SET PROBLEM: Filter the entries below, keeping every line that contains the string "dark"; the match is case-sensitive.

+++ DATA PROVIDED +++

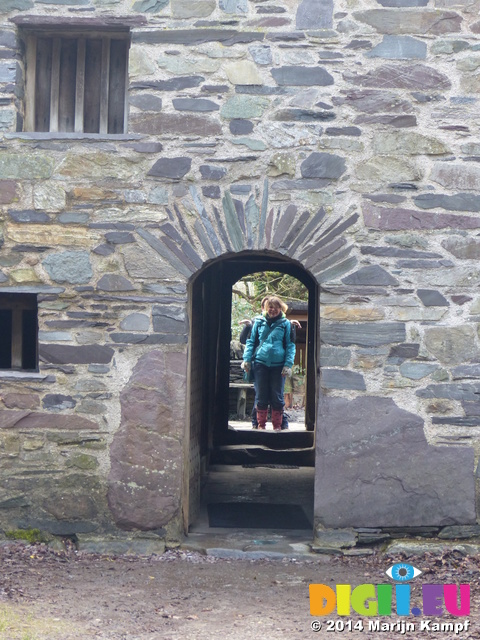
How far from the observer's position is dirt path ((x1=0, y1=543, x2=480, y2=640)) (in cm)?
394

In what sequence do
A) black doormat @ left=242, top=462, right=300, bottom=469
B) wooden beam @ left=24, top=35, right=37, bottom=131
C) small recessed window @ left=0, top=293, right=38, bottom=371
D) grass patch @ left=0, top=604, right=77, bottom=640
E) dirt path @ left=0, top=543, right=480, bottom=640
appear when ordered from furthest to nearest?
black doormat @ left=242, top=462, right=300, bottom=469 → small recessed window @ left=0, top=293, right=38, bottom=371 → wooden beam @ left=24, top=35, right=37, bottom=131 → dirt path @ left=0, top=543, right=480, bottom=640 → grass patch @ left=0, top=604, right=77, bottom=640

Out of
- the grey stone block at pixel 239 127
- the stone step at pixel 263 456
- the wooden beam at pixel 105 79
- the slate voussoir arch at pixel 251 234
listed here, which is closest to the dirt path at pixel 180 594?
the slate voussoir arch at pixel 251 234

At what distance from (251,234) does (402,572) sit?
2.31m

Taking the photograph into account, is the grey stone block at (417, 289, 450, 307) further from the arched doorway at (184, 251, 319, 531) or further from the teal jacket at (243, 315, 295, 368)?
the teal jacket at (243, 315, 295, 368)

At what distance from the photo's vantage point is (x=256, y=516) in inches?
245

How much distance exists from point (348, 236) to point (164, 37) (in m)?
1.79

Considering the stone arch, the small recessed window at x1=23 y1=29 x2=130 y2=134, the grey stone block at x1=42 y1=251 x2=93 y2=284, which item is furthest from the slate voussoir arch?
the small recessed window at x1=23 y1=29 x2=130 y2=134

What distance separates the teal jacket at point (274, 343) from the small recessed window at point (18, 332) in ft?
11.3

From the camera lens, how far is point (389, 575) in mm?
4875

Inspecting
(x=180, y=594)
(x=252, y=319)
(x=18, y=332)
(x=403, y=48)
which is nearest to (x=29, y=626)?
(x=180, y=594)

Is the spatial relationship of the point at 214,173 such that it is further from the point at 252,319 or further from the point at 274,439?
the point at 252,319

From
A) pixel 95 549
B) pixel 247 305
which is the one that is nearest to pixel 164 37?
pixel 95 549

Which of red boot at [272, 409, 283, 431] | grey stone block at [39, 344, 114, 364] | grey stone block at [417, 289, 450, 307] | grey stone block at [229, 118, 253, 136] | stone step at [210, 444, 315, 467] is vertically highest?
grey stone block at [229, 118, 253, 136]

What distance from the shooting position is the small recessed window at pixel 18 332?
565cm
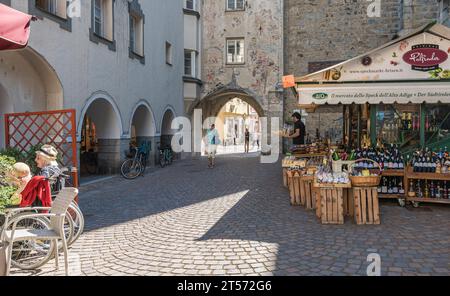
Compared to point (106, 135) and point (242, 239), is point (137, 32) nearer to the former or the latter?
point (106, 135)

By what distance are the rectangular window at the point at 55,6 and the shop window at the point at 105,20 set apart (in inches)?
77.7

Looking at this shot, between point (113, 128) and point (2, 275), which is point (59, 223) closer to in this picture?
point (2, 275)

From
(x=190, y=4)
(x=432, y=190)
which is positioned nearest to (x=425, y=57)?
(x=432, y=190)

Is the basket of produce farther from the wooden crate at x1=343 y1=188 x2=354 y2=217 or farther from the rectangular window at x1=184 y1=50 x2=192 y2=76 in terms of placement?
the rectangular window at x1=184 y1=50 x2=192 y2=76

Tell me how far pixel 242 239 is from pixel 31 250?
2638 millimetres

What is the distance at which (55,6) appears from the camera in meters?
10.1

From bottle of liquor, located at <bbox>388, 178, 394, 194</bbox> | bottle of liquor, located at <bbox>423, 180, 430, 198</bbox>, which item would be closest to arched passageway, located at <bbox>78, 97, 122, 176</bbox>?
bottle of liquor, located at <bbox>388, 178, 394, 194</bbox>

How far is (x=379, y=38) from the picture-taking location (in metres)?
21.2

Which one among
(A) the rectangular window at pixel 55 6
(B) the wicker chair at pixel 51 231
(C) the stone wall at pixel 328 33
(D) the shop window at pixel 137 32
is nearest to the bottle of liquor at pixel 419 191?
(B) the wicker chair at pixel 51 231

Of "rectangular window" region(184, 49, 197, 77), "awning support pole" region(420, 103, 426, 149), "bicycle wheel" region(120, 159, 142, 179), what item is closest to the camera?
"awning support pole" region(420, 103, 426, 149)

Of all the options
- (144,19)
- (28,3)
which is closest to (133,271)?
(28,3)

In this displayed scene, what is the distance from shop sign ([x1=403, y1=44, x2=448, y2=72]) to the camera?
743cm

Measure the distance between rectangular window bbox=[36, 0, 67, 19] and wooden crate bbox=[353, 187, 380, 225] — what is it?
28.1 ft

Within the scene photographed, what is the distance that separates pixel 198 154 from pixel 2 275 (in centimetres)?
1877
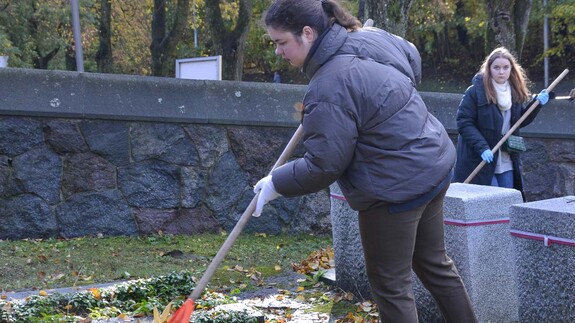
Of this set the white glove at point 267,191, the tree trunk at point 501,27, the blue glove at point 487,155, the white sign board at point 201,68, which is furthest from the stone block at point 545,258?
the tree trunk at point 501,27

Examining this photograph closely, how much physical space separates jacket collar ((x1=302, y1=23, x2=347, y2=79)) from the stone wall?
13.2 ft

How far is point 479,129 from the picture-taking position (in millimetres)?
7105

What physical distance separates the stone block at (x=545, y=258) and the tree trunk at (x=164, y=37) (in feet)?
42.1

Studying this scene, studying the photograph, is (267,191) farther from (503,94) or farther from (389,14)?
(389,14)

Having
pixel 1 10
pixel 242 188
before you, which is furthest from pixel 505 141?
pixel 1 10

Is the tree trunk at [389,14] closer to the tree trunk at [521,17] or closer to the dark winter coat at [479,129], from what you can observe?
the dark winter coat at [479,129]

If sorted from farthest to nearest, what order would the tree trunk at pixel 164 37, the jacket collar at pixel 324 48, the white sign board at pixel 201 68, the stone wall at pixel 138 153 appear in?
the tree trunk at pixel 164 37
the white sign board at pixel 201 68
the stone wall at pixel 138 153
the jacket collar at pixel 324 48

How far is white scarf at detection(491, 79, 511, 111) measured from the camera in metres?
6.91

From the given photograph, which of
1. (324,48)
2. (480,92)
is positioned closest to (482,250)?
(324,48)

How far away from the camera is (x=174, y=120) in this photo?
7.63 metres

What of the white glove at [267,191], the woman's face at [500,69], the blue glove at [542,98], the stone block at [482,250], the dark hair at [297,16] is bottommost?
the stone block at [482,250]

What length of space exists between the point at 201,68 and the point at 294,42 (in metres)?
7.85

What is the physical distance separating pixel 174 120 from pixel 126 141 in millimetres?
446

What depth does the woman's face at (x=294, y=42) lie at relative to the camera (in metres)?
3.72
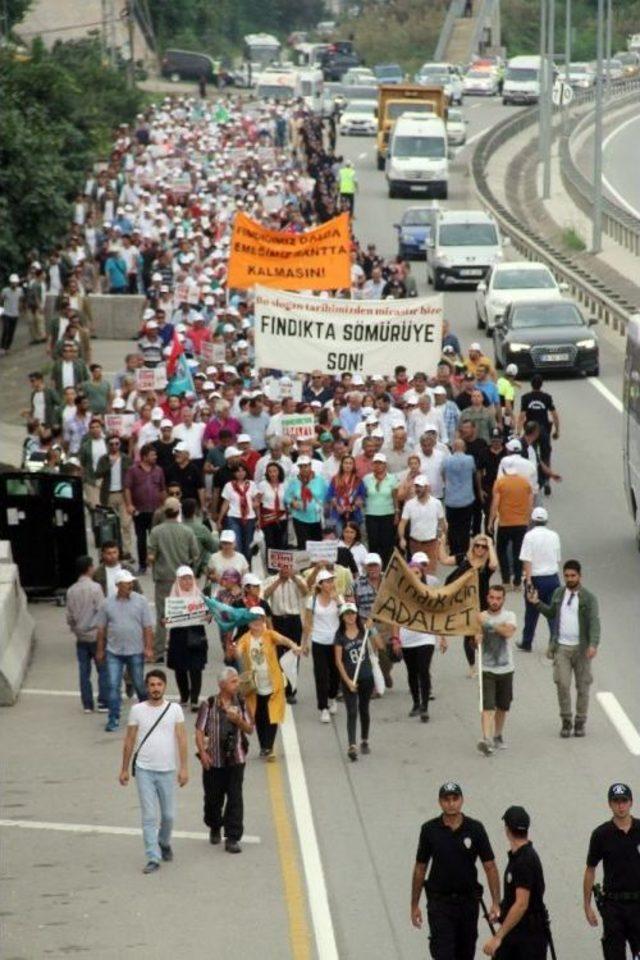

+++

EXERCISE RESULT:
Is the tree trunk at [389,14] closer to the tree trunk at [521,17] or closer to the dark winter coat at [479,129], from what you can observe?
the dark winter coat at [479,129]
What of the white glove at [267,191], the woman's face at [500,69], the blue glove at [542,98], the stone block at [482,250], the dark hair at [297,16] is bottommost?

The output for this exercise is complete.